A 31-year-old woman presented to the dermatology department with an asymptomatic erythematous patch on the dorsum of her right foot (Figure 1A). She had taken 1 dose of doxycycline (100 mg) the previous day as empirical treatment after picosecond laser treatment for acne scars. She had had a similar episode the previous year on the same site, after taking the same dose of doxycycline after laser treatment (Figure 1B). She had no notable medical history, and no other local or systemic symptoms, including fever.
The erythematous patch was well demarcated, with a central dusky zone. There was no tenderness, heat or discharge. We diagnosed a fixed drug eruption and prescribed clobetasol propionate. After 1 week of treatment, the lesion had resolved. Although patch testing was negative, an oral rechallenge with 100 mg doxycycline was positive.

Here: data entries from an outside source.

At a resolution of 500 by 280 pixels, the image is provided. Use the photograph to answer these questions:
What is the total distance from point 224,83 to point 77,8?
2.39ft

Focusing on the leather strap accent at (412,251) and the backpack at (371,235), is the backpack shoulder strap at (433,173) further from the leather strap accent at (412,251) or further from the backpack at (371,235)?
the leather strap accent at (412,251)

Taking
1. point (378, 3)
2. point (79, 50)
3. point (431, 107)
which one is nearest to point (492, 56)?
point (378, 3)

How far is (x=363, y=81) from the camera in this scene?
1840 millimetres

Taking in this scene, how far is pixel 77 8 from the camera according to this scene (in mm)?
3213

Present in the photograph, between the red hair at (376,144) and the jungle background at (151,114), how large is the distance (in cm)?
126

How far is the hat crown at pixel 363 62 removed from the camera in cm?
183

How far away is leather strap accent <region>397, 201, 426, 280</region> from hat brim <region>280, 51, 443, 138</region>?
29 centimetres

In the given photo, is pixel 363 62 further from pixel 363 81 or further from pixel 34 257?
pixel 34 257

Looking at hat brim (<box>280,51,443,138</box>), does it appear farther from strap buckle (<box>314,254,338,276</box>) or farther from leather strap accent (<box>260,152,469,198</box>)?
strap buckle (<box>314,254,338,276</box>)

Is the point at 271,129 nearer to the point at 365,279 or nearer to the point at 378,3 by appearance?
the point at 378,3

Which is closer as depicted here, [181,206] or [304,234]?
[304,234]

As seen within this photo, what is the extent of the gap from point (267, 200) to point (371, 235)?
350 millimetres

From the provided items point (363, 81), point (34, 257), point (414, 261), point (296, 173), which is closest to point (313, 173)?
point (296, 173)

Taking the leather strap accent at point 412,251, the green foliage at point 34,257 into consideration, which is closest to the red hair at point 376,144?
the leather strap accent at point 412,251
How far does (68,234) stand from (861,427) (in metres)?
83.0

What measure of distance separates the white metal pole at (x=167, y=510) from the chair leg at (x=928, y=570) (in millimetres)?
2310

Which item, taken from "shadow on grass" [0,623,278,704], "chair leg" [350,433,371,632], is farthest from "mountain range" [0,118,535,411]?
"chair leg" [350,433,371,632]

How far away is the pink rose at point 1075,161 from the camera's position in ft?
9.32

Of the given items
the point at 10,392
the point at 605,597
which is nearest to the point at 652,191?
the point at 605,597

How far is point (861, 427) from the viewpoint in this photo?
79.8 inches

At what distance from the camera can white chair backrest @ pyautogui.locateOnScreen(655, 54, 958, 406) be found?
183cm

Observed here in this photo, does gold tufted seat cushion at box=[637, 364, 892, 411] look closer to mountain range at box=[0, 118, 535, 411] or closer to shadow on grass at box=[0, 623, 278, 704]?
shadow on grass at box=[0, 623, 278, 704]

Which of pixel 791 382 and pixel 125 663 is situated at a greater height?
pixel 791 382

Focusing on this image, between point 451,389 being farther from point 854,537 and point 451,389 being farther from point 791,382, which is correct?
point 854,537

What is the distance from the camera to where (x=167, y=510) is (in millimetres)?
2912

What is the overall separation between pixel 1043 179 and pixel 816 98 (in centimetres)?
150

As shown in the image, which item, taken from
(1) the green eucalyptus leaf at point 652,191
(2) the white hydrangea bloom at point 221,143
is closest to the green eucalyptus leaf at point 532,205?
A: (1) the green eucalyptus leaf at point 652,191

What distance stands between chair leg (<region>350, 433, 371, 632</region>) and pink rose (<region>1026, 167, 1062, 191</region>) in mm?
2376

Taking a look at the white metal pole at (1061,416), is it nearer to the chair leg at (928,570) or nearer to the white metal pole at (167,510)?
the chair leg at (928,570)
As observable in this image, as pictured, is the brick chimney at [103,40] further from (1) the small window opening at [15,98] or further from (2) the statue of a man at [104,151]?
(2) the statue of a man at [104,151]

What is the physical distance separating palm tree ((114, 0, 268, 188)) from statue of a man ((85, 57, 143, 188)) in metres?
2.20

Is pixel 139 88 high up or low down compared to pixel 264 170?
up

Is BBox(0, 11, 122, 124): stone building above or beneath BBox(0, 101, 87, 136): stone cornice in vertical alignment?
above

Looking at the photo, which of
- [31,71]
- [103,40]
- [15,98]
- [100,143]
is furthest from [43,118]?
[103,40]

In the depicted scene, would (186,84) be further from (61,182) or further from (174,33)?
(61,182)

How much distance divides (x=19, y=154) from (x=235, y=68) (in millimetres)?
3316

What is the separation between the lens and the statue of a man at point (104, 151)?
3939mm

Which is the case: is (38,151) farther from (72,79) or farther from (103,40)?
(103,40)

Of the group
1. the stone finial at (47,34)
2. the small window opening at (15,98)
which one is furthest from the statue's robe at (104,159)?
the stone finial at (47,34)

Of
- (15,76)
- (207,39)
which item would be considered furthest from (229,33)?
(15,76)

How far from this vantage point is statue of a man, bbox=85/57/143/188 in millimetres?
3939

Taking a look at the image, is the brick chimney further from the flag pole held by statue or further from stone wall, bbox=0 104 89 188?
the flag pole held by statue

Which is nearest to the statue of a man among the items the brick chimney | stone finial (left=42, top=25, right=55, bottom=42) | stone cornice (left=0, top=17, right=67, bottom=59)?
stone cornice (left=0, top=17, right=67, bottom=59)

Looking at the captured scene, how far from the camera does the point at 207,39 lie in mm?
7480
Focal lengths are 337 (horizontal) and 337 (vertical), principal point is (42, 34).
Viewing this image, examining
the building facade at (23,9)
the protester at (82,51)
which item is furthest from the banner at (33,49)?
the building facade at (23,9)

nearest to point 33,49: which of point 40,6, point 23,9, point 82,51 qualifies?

Fixed drug eruptions are common,1,2 and constitute 14%–22% of cutaneous drug reactions among children.3 They are type IV hypersensitivity reactions that appear within 1 week after initial drug exposure, but may occur within minutes upon re-exposure.1,2
Fixed drug eruptions are characterized by well-circumscribed, round or oval, erythematous patches, plaques or, less frequently, bullae with a dusky-grey centre. They occur most commonly after exposure to acetaminophen, nonsteroidal anti-inflammatory drugs, anticonvulsants and antibiotics.1,2 The lips, the anogenital area and previous trauma areas are the most common sites.2
The diagnosis is clinical, but skin biopsy, topical patch test, lymphocyte transformation test or systemic rechallenge may help identify the causative drug.1,2 Differential diagnoses include erythema multiforme, contact dermatitis, cellulitis and herpes simplex infection.2 Systemic antihistamines and topical corticosteroids may be required for symptomatic relief.1 The condition is usually self-limiting; however, hyperpigmentation may remain.2 Patients should avoid re-exposure to the causative drug; local recurrence commonly occurs, although extensive lesional blistering has been reported.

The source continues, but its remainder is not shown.